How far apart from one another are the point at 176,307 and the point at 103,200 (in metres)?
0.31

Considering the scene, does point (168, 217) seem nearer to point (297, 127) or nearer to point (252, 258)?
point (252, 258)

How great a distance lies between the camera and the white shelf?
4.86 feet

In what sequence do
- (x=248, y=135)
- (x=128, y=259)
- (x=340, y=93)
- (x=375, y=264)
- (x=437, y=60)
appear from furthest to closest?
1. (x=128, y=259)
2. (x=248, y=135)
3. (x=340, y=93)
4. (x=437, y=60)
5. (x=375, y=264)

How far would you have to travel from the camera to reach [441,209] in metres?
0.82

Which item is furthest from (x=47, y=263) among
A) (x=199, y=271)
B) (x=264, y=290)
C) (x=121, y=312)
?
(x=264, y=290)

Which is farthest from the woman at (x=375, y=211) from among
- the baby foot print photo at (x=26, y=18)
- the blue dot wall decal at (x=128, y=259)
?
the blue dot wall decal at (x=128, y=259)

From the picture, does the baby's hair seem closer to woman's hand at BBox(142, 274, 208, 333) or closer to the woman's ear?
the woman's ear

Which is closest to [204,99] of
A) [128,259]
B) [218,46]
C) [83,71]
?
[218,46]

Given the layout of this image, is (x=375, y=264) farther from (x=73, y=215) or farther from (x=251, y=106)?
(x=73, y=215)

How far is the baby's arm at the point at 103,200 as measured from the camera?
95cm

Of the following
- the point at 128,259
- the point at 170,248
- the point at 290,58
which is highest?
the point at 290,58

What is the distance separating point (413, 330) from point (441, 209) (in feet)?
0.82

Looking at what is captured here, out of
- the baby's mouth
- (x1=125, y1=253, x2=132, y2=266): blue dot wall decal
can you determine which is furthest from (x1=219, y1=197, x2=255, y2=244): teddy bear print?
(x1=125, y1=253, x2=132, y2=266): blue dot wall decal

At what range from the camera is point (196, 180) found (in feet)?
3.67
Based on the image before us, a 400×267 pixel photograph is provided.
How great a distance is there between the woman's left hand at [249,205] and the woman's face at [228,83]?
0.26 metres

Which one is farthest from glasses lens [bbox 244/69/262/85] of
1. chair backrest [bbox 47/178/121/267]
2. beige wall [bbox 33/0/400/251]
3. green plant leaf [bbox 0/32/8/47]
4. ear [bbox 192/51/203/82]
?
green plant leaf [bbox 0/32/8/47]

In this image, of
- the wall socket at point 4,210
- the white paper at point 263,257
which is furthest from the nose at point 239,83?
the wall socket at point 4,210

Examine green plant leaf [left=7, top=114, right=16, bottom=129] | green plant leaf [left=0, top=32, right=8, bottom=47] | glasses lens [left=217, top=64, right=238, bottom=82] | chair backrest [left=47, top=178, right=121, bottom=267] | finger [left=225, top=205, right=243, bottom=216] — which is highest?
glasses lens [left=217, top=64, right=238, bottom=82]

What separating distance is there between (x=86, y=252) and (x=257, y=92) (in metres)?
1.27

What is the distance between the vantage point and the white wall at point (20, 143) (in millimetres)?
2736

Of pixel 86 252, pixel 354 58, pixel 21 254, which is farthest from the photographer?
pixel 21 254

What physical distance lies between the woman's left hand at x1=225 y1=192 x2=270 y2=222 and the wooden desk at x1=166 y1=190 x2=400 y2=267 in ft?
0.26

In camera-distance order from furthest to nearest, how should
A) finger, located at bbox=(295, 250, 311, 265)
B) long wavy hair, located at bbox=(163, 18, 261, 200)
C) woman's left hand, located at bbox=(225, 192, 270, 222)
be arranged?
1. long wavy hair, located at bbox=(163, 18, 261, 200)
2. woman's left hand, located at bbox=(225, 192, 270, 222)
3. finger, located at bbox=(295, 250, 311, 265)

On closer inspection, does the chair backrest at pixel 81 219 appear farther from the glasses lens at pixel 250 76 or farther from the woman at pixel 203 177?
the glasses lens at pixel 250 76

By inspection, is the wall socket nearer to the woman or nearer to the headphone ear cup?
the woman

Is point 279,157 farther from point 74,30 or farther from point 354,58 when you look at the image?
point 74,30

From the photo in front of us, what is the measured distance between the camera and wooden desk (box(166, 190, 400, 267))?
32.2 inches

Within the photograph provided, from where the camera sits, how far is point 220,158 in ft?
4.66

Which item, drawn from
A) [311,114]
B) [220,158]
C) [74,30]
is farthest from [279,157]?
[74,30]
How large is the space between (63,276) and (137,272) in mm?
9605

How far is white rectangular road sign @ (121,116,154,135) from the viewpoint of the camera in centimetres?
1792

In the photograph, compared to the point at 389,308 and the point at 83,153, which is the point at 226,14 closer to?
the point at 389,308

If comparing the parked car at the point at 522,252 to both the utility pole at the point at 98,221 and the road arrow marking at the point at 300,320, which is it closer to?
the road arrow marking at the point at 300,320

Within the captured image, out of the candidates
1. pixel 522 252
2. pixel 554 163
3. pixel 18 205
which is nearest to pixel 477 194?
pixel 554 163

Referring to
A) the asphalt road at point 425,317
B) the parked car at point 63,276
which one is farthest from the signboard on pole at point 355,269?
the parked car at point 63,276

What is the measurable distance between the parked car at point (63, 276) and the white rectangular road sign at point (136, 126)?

──────

• [What needs to be done]: Turn the data above into a numbered list, starting with the line that contains "How far is white" and going on through the last line of the data. Leave out the blank lines.

• [Correct output]:
1. How far is white rectangular road sign @ (121,116,154,135) from the viewpoint of the camera in centimetres?
2. 1792
3. In the photograph, compared to the point at 389,308 and the point at 83,153, which is the point at 226,14 closer to?
4. the point at 389,308
5. If comparing the parked car at the point at 522,252 to both the utility pole at the point at 98,221 and the road arrow marking at the point at 300,320, which is it closer to?
6. the road arrow marking at the point at 300,320
7. Within the captured image, out of the candidates
8. 1. pixel 522 252
9. 2. pixel 554 163
10. 3. pixel 18 205
11. which is nearest to pixel 477 194?
12. pixel 554 163
13. Referring to
14. A) the asphalt road at point 425,317
15. B) the parked car at point 63,276
16. which one is farthest from the signboard on pole at point 355,269?
17. the parked car at point 63,276
18. What is the measurable distance between the parked car at point (63, 276) and the white rectangular road sign at point (136, 126)?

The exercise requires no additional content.